Antologie: "LETTERATURE STILE SOCIETÀ testi e profili di cultura europea – XIX secolo"

 

Ecco un’altra antologia che per me ha un alto valore affettivo. Trattasi di un volume dei tempi in cui ero uno studente liceale; più precisamente, è il libro di testo della materia “Lettere”, che mi accompagnò nella stagione scolastica compresa tra l’autunno del 1982 e la primavera del 1983. Fu concepito e curato da Bruno Basile e Paolo Pullega; la prima edizione (la mia è una ristampa) fu pubblicata da Zanichelli Editore di Bologna nel 1977. Il titolo: LETTERATURE STILE SOCIETÀ, e, in parte, anche il sottotitolo: testi e profili di cultura europea, segnalano la particolarità dell’antologia, che non si concentra soltanto sulla letteratura italiana e mondiale – in questo volume specifico, del XIX secolo – ma anche su determinati aspetti politici, economici e sociali, che a volte sono direttamente collegati con quelli letterari e che contraddistinguono i cento anni presi in considerazione. Nella foto che ho inserito in questo post, è facile notare che tale volume presenta dei segni del tempo piuttosto evidenti, e risulta anche logoro, a causa di un uso frequente. Infatti, fu grazie alle pagine di quest’antologia che io, da ragazzo, tornai dopo alcuni anni a leggere le poesie più celebri di Giacomo Leopardi; fu, forse in quel preciso periodo, che la poesia cominciò ad avere un’importanza non irrilevante nella mia vita. Sempre grazie a queste pagine, conobbi dei poeti  che sui banchi di scuola non ebbi modo di conoscere affatto, perché nei licei scientifici di allora (e, forse, anche di oggi) la letteratura aveva ben poca importanza; parlo soprattutto dei poeti “maledetti” francesi (Baudelaire, Verlaine e Rimbaud), degli scapigliati (Praga e Tarchetti), e di altri grandi poeti italiani dell’Ottocento che vennero considerati e trattati dai miei professori con trascuratezza. Furono, le mie letture, del tutto personali, nate dalla curiosità di approfondire la mia scarsa cultura poetica. Oggi, come già detto all’inizio, tengo, con grande affetto e un po’ di nostalgia, quest’antologia in un angolo appartato della mia libreria, e, ormai, non la consulto più.

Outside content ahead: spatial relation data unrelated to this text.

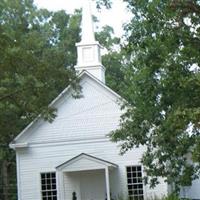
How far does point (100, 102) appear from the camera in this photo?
30297 millimetres

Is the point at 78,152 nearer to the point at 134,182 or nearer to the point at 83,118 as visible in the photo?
the point at 83,118

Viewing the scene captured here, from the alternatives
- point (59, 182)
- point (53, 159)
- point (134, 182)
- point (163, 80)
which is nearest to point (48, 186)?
point (59, 182)

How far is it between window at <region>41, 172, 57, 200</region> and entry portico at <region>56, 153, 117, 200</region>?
34 centimetres

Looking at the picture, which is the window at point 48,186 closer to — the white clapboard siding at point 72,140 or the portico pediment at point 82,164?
the white clapboard siding at point 72,140

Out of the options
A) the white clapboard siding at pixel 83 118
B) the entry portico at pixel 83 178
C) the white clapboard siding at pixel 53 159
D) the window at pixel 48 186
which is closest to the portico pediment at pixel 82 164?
the entry portico at pixel 83 178

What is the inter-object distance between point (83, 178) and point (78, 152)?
1.55 m

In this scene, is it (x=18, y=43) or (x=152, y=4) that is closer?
(x=152, y=4)

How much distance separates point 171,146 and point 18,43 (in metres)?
6.25

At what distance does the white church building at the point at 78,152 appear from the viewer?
2947 centimetres

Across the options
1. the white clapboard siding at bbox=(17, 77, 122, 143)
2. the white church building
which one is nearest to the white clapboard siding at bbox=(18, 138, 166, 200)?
the white church building

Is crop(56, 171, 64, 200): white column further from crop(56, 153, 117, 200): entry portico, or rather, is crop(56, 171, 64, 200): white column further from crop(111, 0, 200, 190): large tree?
crop(111, 0, 200, 190): large tree

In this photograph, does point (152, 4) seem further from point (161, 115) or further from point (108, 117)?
point (108, 117)

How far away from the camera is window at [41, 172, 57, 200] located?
30047 mm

Ecco infine i nomi di letterati, filosofi, politici, economisti e sociologi presenti nelle pagine di quest’opera, concepita e strutturata specificatamente per gli studenti italiani delle scuole medie superiori.

 

 

LETTERATURE STILE SOCIETÀ testi e profili di cultura europea – XIX secolo

 



 


Johann Wolfgang Goethe, Friedrich Schiller, Ugo Foscolo, Samuel Taylor Coleridge, Percy Bisshe Shelley, George Gordon Byron, August Wilhelm Schlegel, François-René de Chateaubriand, Madame de Staël, Giovanni Berchet, Ludovico Da Breme, Vincenzo Monti, Giacomo Leopardi, Alessandro Manzoni, Stendhal, Victor Hugo, Carlo Porta, Giuseppe Gioacchino Belli, Carlo Cattaneo, Giuseppe Mazzini, Giuseppe Giusti, Giuseppe Cesare Abba, Ippolito Nievo, David Ricardo, Thomas Robert Malthus, Pierre-Joseph Proudhon, Carlo Pisacane, Karl Marx, Honoré de Balzac, Charles Dickens, Gustave Flaubert, Emile Zola, Eugène Sue, Alexandre Dumas, Jules Verne, Emilio Salgàri, Charles Baudelaire, Artur Rimbaud, Paul Verlaine, Stéphane Mallarmé, Fëdor Dostoevskij, Lev Tolstòj, Emilio Praga, Igino Ugo Tarchetti, Luigi Capuana, Antonio Fogazzaro, Paolo Valera, Francesco De Sanctis, Giosuè Carducci, Giovanni Verga.